The pages/segments required by an application in a time window ($\Delta$)is called its memory working set.

Working set is an approximation of a programs’ locality

  • if $\Delta$ too small will not encompass entire locality
  • if $\Delta$ too large will encompass several localities
  • if $\Delta = \infin\Rightarrow$ will encompass entire program.
  • $\Delta$’s size is an application specific tradeoff

System should keep resident at least a process’s working set – Process executes while it remains in its working set

Working set tends to change gradually

  • Get only a few page/segment faults during a time window
  • Possible (but hard) to make intelligent guesses about which pieces will be needed in the future – May be able to pre-fetch page/segments

Thrashing

CPU utilisation tends to increase with the degree of multiprogramming – number of processes in system

Higher degrees of multiprogramming – less memory available per process

Some process’s working sets may no longer fit in RAM – Implies an increasing page fault rate

Eventually many processes have insufficient memory

  • Can’t always find a runnable process
  • Decreasing CPU utilisation
  • System become I/O limited

This is called thrashing

$ \sum$working set sizes > total physical memory size

Recovery From Thrashing

In the presence of increasing page fault frequency and decreasing CPU utilisation

  • Suspend a few processes to reduce degree of multiprogramming
  • Resident pages of suspended processes will migrate to backing store
  • More physical memory becomes available
  • Resume suspended processes later when memory pressure eases

VM Management Policies

Operation and performance of VM system is dependent on a number of policies:

  • Page table format (may be dictated by hardware)
    • Multi-level
    • Inverted/Hashed
  • Page size (may be dictated by hardware)
  • Fetch Policy
  • Replacement policy
  • Resident set size
    • Minimum allocation
    • Local versus global allocation
  • Page cleaning policy

Page Size

Increasing page size

Increases internal fragmentation –  reduces adaptability to working set size

Decreases number of pages – Reduces size of page tables

Increases TLB coverage – Reduces number of TLB misses

Increases page fault latency – Need to read more from disk before restarting process

Increases swapping I/O throughput – Small I/O are dominated by seek/rotation delays

Optimal page size is a (work-load dependent) trade-off

Multiple page sizes provide flexibility to optimise the use of the TLB

  • Large page sizes can be use for code
  • Small page size for thread stacks

Most operating systems support only a single page size

  • Dealing with multiple page sizes is hard!

Fetch Policy

Determines when a page should be brought into memory

Demand paging only loads pages in response to page faults – Many page faults when a process first starts

Pre-paging brings in more pages than needed at the moment

Improves I/O performance by reading in larger chunks

Wastes I/O bandwidth if pre-fetched pages aren’t used

Especially bad if we eject pages in working set in order to pre-fetch unused pages.

═══

Required task 1
Retype the virtual memory notes from "Pre-paging brings in" to "pre-fetch unused pages.", leaving every character unchanged.

═══

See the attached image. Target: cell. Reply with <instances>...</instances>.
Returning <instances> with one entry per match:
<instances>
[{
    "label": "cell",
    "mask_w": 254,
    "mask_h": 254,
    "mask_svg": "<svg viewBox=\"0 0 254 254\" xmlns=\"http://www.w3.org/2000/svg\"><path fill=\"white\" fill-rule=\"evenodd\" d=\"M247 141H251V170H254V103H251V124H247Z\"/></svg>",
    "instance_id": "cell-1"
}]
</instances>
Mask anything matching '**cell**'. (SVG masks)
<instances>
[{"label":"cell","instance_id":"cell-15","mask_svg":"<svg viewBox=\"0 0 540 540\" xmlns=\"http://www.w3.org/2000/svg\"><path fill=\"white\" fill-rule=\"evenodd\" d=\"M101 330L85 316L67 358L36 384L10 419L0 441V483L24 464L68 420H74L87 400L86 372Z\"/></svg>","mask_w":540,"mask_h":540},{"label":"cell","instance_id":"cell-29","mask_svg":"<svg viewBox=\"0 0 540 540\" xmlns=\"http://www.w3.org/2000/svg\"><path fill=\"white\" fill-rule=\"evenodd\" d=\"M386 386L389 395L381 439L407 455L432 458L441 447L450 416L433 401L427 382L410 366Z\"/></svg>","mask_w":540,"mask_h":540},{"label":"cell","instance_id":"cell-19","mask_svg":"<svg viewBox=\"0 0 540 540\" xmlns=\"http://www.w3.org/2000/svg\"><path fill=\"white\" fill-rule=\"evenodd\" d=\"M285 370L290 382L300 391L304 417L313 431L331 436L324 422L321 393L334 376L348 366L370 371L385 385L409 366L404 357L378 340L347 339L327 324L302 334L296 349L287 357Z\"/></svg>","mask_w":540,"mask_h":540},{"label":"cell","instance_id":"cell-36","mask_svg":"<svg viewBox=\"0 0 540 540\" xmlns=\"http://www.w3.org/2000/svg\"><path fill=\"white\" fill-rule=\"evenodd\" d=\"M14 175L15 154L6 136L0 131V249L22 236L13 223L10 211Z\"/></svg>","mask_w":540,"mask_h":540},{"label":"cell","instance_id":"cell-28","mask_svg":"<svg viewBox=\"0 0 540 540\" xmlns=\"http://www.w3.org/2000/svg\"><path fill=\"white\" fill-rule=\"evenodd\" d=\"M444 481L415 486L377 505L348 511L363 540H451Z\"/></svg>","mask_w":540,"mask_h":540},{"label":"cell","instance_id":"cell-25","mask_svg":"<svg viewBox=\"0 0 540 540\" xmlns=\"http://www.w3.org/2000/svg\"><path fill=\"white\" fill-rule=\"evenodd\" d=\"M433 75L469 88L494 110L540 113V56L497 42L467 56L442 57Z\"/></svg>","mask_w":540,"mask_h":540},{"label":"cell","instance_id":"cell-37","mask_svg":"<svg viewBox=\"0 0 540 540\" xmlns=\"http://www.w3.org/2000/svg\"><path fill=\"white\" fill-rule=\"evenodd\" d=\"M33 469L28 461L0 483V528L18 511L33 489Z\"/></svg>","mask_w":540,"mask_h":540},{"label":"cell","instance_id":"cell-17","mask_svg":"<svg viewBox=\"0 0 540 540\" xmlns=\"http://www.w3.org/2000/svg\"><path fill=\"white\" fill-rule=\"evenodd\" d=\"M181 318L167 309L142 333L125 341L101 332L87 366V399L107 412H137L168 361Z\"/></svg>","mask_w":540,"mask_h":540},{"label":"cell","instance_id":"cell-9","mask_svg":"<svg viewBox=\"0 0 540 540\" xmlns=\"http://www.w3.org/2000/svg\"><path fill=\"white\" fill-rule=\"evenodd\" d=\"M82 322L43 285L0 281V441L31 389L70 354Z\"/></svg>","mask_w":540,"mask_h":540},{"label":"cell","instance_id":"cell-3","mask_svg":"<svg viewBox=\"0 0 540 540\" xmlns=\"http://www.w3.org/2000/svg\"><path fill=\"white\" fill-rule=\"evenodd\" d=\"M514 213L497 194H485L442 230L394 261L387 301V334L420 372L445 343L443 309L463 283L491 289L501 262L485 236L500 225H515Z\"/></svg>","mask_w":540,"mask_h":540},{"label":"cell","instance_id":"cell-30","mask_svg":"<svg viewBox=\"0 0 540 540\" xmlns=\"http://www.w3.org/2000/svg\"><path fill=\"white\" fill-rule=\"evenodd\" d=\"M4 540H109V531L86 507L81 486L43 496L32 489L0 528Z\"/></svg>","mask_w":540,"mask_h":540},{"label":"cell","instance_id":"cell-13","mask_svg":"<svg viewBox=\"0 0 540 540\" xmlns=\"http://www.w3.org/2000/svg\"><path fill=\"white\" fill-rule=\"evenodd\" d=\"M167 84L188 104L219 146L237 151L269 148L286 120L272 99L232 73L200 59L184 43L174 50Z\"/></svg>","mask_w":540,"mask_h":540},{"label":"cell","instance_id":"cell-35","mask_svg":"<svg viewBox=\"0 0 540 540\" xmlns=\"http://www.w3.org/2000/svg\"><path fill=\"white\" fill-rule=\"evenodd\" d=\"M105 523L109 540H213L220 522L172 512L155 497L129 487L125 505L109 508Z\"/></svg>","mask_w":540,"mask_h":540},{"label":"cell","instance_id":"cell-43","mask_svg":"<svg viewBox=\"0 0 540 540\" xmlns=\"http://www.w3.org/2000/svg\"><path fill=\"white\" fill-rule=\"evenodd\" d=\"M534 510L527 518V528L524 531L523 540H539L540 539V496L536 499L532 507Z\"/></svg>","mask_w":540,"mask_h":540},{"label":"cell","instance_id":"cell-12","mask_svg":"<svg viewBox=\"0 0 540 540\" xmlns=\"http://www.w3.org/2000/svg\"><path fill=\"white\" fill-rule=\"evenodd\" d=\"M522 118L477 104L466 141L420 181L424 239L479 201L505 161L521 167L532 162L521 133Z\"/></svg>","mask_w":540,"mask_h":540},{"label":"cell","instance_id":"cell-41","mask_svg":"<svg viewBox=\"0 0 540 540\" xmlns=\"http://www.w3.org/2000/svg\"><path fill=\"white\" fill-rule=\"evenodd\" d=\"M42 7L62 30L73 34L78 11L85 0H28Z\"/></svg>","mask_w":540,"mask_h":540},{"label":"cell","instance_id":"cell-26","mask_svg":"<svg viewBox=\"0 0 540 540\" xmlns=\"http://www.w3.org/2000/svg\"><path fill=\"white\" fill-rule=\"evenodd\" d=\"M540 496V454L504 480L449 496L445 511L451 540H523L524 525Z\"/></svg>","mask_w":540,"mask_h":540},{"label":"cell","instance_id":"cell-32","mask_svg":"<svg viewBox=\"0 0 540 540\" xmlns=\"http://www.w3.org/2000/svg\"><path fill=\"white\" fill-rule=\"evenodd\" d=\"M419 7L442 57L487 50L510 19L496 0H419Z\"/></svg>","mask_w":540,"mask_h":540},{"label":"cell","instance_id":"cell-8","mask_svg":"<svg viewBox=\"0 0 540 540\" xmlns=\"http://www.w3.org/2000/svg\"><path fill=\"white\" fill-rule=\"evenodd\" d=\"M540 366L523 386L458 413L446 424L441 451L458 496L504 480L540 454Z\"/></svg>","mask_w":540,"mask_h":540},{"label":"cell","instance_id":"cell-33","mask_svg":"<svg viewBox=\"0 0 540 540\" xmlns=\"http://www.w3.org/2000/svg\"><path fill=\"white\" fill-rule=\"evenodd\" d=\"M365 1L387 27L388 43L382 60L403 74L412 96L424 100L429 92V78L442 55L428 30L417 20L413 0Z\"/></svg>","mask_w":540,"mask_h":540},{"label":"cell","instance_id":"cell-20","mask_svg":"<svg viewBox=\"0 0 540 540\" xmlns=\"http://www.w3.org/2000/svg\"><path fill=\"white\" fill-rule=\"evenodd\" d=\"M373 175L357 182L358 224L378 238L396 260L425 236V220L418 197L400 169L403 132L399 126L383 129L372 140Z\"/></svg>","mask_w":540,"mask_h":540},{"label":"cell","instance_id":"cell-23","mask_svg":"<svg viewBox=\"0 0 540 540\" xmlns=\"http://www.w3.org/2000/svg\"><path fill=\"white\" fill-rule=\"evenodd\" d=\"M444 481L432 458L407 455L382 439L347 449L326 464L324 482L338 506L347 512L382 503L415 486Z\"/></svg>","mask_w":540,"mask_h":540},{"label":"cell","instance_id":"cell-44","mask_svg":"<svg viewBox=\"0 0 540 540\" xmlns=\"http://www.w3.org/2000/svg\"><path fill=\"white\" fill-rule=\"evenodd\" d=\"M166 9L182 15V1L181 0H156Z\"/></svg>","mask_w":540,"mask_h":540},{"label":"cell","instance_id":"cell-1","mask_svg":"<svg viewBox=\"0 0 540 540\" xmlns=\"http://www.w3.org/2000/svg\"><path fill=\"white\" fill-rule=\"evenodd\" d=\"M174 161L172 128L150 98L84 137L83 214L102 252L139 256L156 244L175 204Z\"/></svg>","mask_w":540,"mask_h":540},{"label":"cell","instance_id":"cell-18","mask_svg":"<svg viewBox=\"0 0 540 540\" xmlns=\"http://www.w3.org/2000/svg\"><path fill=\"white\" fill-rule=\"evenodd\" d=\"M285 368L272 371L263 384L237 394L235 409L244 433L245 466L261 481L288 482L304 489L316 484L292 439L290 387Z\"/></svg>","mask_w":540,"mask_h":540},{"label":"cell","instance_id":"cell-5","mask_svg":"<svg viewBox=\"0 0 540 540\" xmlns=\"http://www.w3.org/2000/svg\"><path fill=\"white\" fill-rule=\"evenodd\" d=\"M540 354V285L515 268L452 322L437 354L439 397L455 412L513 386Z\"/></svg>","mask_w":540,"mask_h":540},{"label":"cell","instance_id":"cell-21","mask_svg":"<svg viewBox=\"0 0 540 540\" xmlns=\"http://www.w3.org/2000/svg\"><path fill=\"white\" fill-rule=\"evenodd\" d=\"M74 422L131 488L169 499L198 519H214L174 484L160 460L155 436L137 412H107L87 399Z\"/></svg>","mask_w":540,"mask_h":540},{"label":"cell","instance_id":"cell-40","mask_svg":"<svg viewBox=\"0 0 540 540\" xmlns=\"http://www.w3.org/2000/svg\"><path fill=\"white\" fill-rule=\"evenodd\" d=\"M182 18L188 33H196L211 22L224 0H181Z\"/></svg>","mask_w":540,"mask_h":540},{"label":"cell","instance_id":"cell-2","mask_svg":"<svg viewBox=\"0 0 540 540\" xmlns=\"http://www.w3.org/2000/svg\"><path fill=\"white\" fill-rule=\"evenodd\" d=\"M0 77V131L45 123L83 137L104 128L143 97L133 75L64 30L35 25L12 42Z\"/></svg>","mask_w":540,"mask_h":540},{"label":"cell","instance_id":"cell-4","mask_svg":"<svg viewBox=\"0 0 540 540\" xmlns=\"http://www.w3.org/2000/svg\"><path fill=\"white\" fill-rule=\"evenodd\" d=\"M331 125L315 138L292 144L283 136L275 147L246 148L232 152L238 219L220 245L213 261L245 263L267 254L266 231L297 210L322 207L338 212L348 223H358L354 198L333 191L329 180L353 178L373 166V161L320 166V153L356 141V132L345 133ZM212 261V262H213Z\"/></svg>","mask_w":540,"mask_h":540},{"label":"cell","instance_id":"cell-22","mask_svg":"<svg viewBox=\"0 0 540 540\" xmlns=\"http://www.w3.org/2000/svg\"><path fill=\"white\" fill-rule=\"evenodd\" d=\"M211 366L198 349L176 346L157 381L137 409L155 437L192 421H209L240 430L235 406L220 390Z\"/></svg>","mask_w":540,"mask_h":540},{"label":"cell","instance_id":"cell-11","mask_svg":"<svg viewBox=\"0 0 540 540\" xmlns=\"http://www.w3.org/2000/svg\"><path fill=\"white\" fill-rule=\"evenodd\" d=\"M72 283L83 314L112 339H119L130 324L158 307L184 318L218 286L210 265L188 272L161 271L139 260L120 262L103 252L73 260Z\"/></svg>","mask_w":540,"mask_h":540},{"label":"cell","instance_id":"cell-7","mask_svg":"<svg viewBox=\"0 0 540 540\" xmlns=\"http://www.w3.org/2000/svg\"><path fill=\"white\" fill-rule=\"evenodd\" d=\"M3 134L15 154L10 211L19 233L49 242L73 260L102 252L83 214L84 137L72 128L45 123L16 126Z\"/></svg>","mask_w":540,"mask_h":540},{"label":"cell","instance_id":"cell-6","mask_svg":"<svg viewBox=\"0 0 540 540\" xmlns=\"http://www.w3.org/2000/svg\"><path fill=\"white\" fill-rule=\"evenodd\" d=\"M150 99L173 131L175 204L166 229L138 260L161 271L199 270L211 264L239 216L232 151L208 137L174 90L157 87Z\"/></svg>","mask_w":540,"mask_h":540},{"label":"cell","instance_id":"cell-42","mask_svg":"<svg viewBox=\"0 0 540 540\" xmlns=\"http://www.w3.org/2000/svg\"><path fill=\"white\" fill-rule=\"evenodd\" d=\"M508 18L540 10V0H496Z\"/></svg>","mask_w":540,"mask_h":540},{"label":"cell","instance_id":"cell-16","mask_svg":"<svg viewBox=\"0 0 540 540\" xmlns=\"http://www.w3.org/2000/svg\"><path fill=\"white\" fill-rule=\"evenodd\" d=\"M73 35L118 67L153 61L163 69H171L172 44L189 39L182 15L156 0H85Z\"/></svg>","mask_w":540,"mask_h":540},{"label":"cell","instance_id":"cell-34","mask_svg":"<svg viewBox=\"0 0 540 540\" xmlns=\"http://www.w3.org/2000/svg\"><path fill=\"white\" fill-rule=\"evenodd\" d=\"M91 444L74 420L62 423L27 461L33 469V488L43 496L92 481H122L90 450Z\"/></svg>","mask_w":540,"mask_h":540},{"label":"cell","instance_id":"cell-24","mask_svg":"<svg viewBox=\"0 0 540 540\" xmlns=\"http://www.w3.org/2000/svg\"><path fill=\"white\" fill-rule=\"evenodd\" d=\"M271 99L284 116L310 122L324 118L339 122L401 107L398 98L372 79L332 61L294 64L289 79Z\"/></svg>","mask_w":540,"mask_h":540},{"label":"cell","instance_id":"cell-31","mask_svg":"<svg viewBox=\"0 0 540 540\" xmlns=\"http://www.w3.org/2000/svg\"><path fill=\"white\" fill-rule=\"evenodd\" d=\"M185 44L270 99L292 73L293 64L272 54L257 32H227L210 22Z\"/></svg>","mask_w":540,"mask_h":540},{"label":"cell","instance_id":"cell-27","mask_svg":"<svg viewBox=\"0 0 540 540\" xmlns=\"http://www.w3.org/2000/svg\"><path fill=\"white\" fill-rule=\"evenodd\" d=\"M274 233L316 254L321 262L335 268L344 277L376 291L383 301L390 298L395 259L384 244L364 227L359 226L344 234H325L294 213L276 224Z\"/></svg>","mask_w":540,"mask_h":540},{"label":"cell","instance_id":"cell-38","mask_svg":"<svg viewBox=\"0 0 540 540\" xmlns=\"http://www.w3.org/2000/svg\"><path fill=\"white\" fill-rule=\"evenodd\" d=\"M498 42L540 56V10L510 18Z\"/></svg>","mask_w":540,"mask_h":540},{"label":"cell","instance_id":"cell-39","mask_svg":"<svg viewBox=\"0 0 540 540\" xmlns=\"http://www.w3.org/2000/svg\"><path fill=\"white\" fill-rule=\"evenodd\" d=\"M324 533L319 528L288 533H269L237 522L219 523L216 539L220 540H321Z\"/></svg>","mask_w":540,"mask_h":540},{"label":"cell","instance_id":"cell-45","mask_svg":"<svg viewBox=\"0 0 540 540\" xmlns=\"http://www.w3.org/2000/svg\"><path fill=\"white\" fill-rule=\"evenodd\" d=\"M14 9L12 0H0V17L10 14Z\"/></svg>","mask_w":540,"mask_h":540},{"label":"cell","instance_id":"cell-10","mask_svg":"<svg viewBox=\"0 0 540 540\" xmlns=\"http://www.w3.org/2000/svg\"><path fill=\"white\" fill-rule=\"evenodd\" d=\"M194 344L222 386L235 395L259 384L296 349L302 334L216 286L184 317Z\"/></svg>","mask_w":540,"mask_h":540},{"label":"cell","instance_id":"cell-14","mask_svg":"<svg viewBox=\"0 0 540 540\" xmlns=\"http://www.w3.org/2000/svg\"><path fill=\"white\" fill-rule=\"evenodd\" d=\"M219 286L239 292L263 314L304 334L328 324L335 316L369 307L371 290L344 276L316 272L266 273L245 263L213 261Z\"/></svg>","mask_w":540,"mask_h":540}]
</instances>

═══

Required task 2
Pull out each line of the records that contains the string "with", matching its case exactly.

Correct answer 1
Pre-paging brings in more pages than needed at the moment

Improves I/O performance by reading in larger chunks

Wastes I/O bandwidth if pre-fetched pages aren’t used

Especially bad if we eject pages in working set in order to pre-fetch unused pages.

Correct answer 2
See the attached image. Target: cell. Reply with <instances>...</instances>.
Returning <instances> with one entry per match:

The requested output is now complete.